Zehra glanced at El-Amin. His expression remained frozen.

“A week later,” she continued reading, “a confidential, reliable informant, a CRI, reported to police you were at a coffee shop near the crime scene and bragged about a knife you had. You bragged that you ‘brought a little lamb to Allah.’ When police executed a search warrant at your apartment, they found a knife and a shirt. Both had been cleaned, but forensics later determined the victim’s blood showed on both items.”

Under brows hooded low, his eyes moved from the paper to Zehra’s eyes again. He crossed his muscled arms over his chest.

A creepy feeling crabbed its way up her back. At this point, after reading all the accusatory facts, most defendants raved about how they were “all lies” and insisted they were innocent.

Still, Zehra’s training as a defense lawyer asserted itself, and she started to see holes in the state’s case. “When the cops did that line-up with the witness and he picked you, it’s highly suggestive. The light was bad during the crime and after, as well. I don’t know if it it’ll stand up to cross—”

“It is not important. There are bigger things.”

“What things? You think a murder one case isn’t important?”

“You are not qualified.”

“Damn right. If I could pull the plug on you, I would so fast”

“I have a right to a lawyer, don’t I?” His lips lifted above white teeth.

“You got one.”

“You … are a woman and an infidel.”

“Aw … shit.” Zehra moved her chair back. It felt hard to breathe around El-Amin, as if there were a vacuum sucking the air out of the room. She wanted to get out of this case. Besides, he made her feel uneasy.

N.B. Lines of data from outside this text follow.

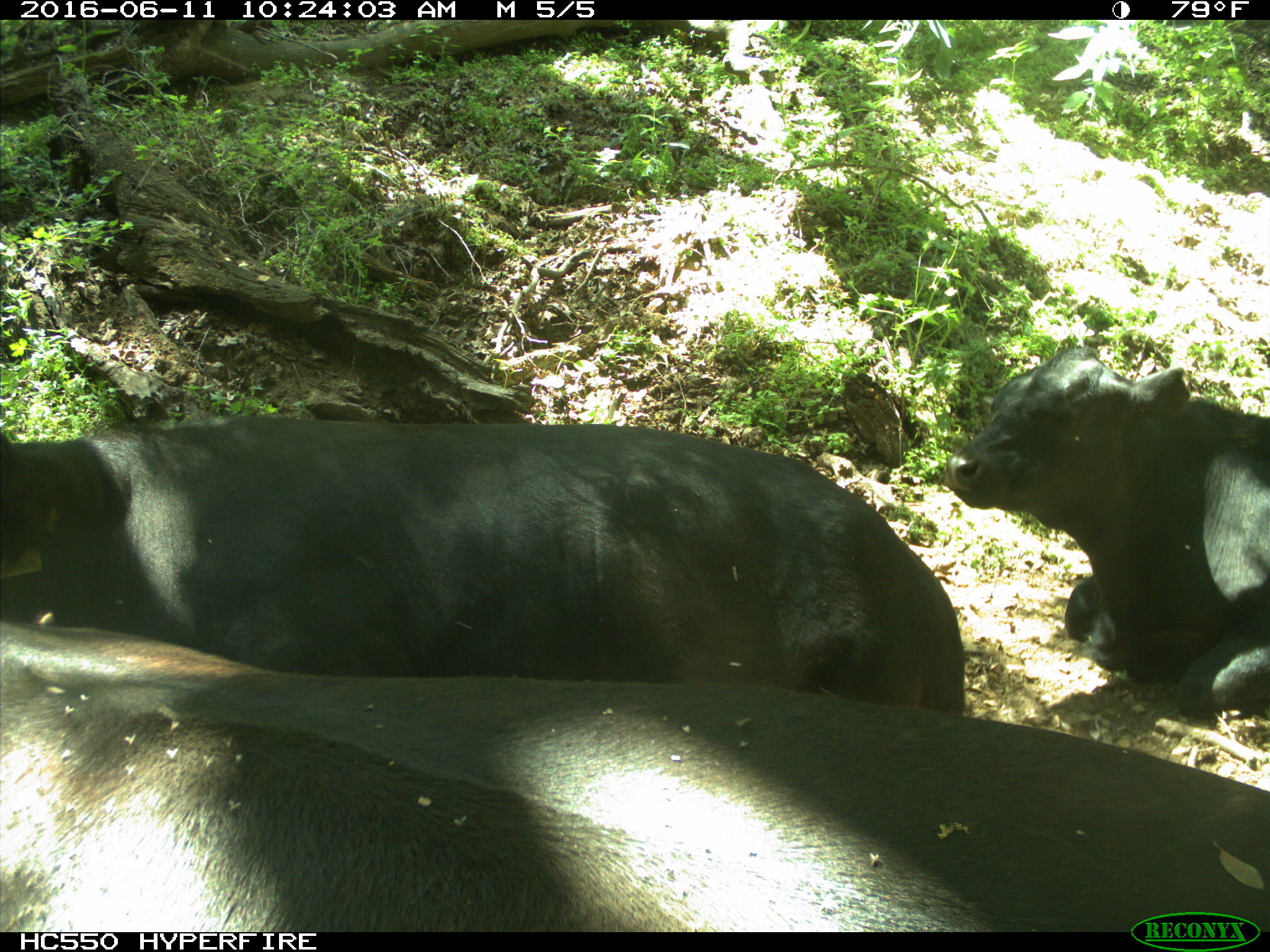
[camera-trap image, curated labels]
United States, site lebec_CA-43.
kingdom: Animalia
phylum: Chordata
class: Mammalia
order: Artiodactyla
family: Bovidae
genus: Bos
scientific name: Bos taurus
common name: domestic cow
Bos taurus (domestic cow).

Mostly, he stood for all she hated and fought against.

El-Amin raised his arm with a finger pointed up in the air. “Men have authority over women because Allah has made the one superior to the other,” he quoted from the Qur’an.

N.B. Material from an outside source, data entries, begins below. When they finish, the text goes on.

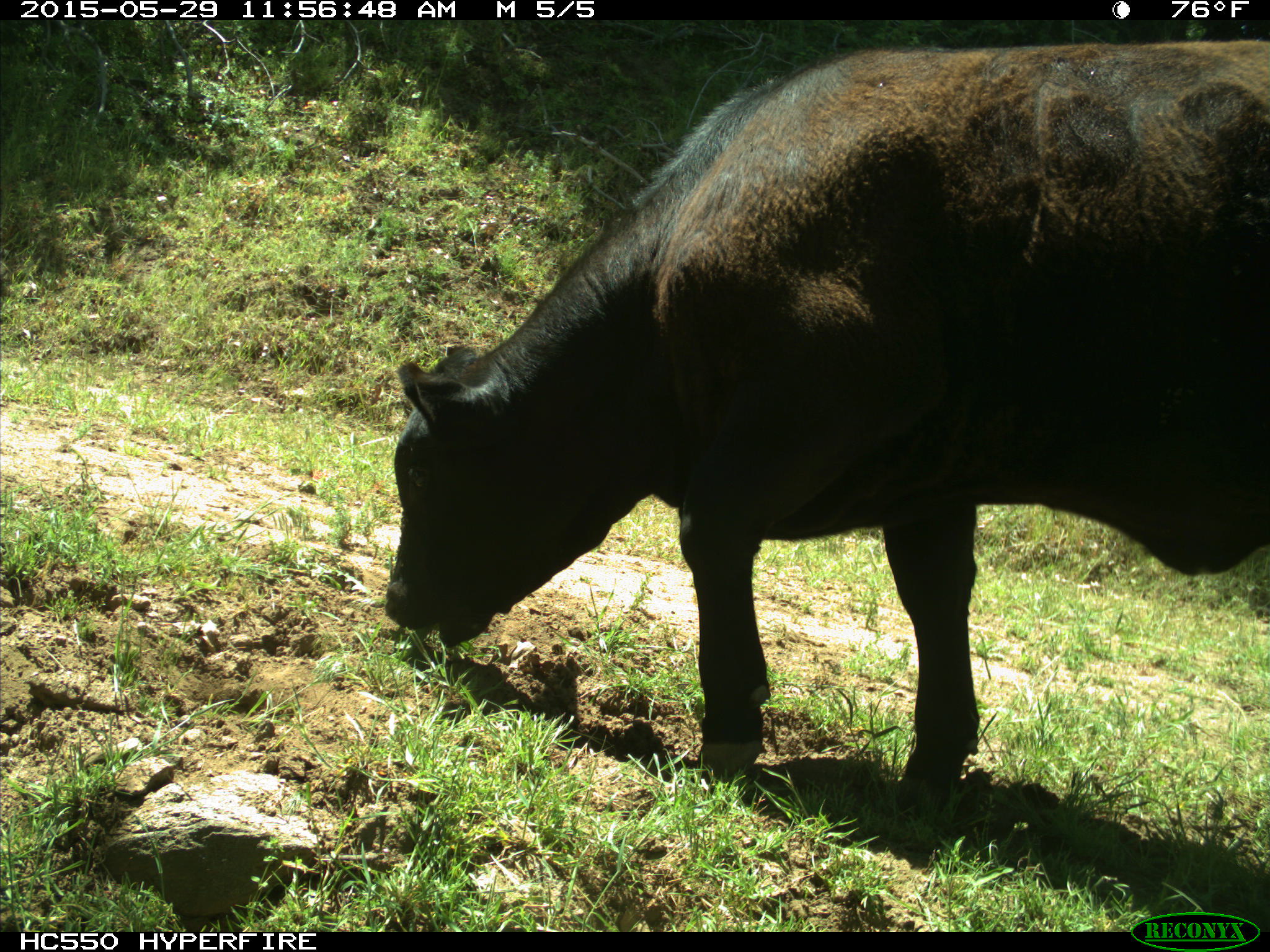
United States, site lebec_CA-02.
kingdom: Animalia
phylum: Chordata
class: Mammalia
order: Artiodactyla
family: Bovidae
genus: Bos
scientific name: Bos taurus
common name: domestic cow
Bos taurus (domestic cow).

Zehra felt a drop of sweat course down her neck. The stuffy room became claustrophobic. She breathed faster. “Don’t quote me that crap. I know the Qur’an.”

He interrupted her. “I have the right to a trial, and I can command you to have one.”

“You have a right to a trial.”

“I want a jury trial with a new lawyer.”

“You’ll get your trial,” she shouted at him.

“I did it.”

Zehra’s words caught in her throat. “You killed the Somali?”

“It was necessary.”

She stammered, “Well … I could talk to the prosecutor about a deal …”

“Do not talk to them.”

Zehra’d never had a defendant admit guilt but still demand a trial.
What’s wrong with this idiot?
She shoved her chair back and stood. “I’ve had it. I’m out of here.”

“I know that I have a right to represent myself.”

Zehra felt the anger rising in her until a thought struck her—she might be able to get out of the case. If he insisted on defending himself, she could be relieved of representing him.

She started to stuff the papers into her briefcase, not worrying about the order. The room felt small, stuffy. She wished she were drinking a cup of tea and working with her garden plants.

El-Amin stood and leaned toward her. He smelled of onions. Through gritted teeth, his said, “I will not have anything to do with you. I will be disgraced.” His eyes shone with fury. “You do not wear
hijab
, you have bare legs. It is not of the law of Allah.”